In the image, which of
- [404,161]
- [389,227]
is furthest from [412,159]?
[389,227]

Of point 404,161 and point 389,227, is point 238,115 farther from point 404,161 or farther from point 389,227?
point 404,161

GIVEN PROBLEM: Every line above should be printed again exactly as it stands.

TASK RESULT:
In the image, which of
- [404,161]
- [389,227]
is furthest from [412,159]?
[389,227]

Of point 404,161 and point 389,227, is point 238,115 farther from point 404,161 or farther from point 389,227?
point 404,161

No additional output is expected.